Read Genesis 27:41-46
41 From that time on, Esau hated Jacob because their father had given Jacob the blessing. And Esau began to scheme: “I will soon be mourning my father’s death. Then I will kill my brother, Jacob.”
42 But Rebekah heard about Esau’s plans. So she sent for Jacob and told him, “Listen, Esau is consoling himself by plotting to kill you. 43 So listen carefully, my son. Get ready and flee to my brother, Laban, in Haran. 44 Stay there with him until your brother cools off. 45 When he calms down and forgets what you have done to him, I will send for you to come back. Why should I lose both of you in one day?”
46 Then Rebekah said to Isaac, “I’m sick and tired of these local Hittite women! I would rather die than see Jacob marry one of them.” (NLT)
Whenever you get concerned about your own family or other families you know, passages like this might be useful. This is but one snapshot of a dysfunctional family in the Bible. There are others. Even Jesus’ own family had its problems with him.
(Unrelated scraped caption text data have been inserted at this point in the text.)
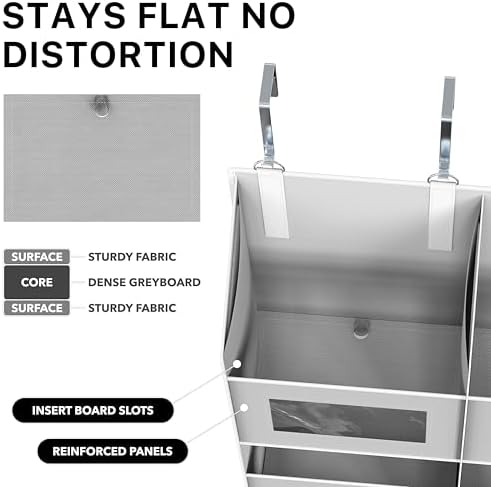 Simple Houseware Extra Large Heavy Duty 10 Pockets Over the Door Organizer - Image 6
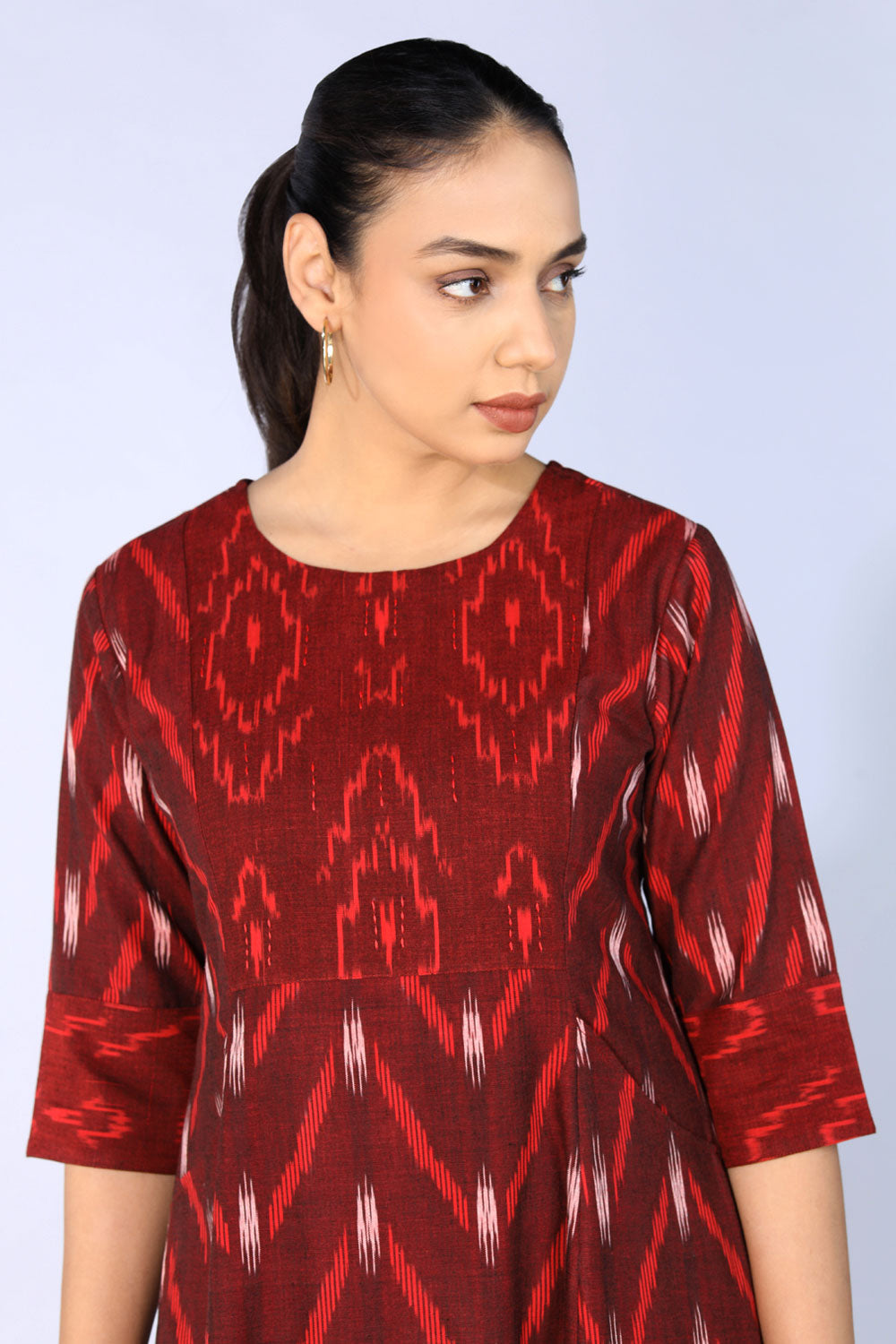 Kalanjali Ethnics Cotton Pochampally Ikat dress - view 9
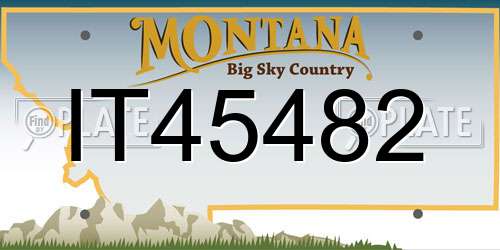 IT45482 Montana License Plate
The Bible, thankfully, doesn’t present its characters as flawless heroes. The family described in this passage is part of God’s chosen people. Evidence that he doesn’t choose us because of our relational skills or ability to get on with others. The Bible simply describes fallible human beings who are thrust into families they did not choose and who bear the inevitable ups and downs of family life.
This is encouraging at those times when our own families may be in disarray, and when other families seem to be sailing along without a care in the world. Every family has its issues. Some are to do with money, some to do with health, some to do with parenting or marriage, some to do with ongoing conflict.
It is not as if we complacently accept this with a shrug of the shoulders. Rather, we do what we can with God’s help to make our families the best they can be. But this side of heaven they will always be fragile. The good bit being that this fragility doesn’t mean missing out on the strong grace of a God who only ever deals with imperfect individuals.